Die Pflaumen finden hauptsächlich Verwendung als Obst, frisch, eingemacht und getrocknet. Getrocknete Pflaumen (Backpflaumen) bilden einen wichtigen Handelsartikel; von den deutschen sind die Thüringer oder Saalpflaumen bevorzugt, auch die bayrischen oder fränkischen und die böhmischen. Große Geschäfte in Pflaumen machen mehrere Gegenden in Frankreich, von wo besonders die Prünellen u. Katharinenpflaumen kommen. Die größten und besten sind aber die türkischen Pflaumen aus den Ländern der untern Donau (Bosnien, Serbien, Dalmatien), die vielfach selbst nach Amerika ausgeführt werden. Auch Pflaumenmus wird in großen Quantitäten hergestellt; vgl. Obst (Verwertung), S. 882.

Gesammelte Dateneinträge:

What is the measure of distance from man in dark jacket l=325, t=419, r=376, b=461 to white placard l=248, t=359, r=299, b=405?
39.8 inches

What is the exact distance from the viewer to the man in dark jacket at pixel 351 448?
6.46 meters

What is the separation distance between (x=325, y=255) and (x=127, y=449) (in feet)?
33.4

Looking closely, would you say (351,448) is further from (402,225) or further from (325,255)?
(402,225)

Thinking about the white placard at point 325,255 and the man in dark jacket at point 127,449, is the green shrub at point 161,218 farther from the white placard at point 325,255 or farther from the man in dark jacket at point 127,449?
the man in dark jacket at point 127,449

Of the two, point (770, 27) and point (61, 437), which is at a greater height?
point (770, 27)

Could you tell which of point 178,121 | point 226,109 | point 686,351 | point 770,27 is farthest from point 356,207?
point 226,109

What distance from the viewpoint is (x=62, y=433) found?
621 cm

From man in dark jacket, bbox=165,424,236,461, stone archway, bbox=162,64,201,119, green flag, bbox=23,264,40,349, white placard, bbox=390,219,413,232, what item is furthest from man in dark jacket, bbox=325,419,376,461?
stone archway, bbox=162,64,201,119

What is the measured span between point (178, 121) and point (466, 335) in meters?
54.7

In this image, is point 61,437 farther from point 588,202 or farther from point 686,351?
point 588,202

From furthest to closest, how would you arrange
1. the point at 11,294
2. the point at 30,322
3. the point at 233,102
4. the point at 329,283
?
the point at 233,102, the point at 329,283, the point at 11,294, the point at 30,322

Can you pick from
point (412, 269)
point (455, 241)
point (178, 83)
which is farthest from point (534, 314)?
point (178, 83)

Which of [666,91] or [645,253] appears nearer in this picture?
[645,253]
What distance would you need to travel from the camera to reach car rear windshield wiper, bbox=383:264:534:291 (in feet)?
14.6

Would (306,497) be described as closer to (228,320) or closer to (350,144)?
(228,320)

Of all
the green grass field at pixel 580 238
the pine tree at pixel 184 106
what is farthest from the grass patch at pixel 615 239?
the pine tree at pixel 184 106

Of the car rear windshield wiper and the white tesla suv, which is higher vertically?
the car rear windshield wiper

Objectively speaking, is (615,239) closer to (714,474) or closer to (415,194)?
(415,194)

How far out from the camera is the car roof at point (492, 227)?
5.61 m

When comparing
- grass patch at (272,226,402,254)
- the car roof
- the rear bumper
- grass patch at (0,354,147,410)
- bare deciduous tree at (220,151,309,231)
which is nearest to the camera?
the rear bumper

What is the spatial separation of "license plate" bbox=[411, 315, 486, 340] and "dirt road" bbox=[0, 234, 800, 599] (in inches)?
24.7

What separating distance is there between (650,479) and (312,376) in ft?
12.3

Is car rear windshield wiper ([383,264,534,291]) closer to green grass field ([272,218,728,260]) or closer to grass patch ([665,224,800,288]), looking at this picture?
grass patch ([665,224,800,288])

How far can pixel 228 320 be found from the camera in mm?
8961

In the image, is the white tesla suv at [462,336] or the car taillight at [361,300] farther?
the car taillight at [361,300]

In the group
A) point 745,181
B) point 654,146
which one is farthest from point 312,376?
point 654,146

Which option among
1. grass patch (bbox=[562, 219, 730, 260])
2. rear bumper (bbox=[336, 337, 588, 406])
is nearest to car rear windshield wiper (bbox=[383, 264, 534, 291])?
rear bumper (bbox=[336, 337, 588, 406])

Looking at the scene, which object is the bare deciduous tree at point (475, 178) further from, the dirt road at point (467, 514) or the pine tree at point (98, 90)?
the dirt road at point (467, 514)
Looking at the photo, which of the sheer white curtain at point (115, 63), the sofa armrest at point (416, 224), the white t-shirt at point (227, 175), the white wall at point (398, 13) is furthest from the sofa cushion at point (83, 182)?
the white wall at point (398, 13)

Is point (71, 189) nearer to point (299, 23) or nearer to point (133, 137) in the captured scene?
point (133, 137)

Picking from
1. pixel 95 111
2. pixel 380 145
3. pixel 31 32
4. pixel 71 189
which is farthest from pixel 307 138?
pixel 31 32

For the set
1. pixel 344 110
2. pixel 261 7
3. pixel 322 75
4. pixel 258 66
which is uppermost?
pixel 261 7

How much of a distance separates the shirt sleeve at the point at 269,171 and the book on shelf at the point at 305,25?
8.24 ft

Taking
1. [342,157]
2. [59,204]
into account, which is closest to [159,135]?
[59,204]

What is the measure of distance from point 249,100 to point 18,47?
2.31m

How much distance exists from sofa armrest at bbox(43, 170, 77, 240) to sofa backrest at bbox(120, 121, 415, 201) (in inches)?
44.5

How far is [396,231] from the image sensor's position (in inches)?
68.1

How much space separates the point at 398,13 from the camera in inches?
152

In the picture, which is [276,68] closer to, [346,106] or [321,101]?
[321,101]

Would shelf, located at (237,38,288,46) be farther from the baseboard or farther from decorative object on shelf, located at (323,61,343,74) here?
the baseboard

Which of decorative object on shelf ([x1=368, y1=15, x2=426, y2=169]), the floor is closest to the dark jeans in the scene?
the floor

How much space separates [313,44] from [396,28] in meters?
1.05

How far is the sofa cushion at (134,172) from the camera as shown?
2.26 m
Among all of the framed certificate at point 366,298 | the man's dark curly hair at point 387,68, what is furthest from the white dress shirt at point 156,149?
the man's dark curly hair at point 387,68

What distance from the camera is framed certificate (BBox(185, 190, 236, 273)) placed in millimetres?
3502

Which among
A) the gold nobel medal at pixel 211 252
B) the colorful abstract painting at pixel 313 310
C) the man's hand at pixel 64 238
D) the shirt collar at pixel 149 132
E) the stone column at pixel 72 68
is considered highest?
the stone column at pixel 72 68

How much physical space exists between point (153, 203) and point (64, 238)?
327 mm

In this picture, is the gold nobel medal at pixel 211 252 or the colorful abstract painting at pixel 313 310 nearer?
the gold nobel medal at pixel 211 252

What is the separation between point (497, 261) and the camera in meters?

ARBEITSAUFTRAG:
Entscheiden Sie, ob die folgenden Aussagen mit dem Textausschnitt über Pflaumen übereinstimmen, und belegen Sie jede Antwort mit einem wörtlichen Zitat aus dem Text. 1. Getrocknete Pflaumen sind ein wichtiger Handelsartikel. 2. Die Prünellen kommen vor allem aus Böhmen. 3. Die türkischen Pflaumen gelten als die größten und besten.

LÖSUNG:
1. Ja: „Getrocknete Pflaumen (Backpflaumen) bilden einen wichtigen Handelsartikel“
2. Nein: „mehrere Gegenden in Frankreich, von wo besonders die Prünellen u. Katharinenpflaumen kommen“
3. Ja: „Die größten und besten sind aber die türkischen Pflaumen“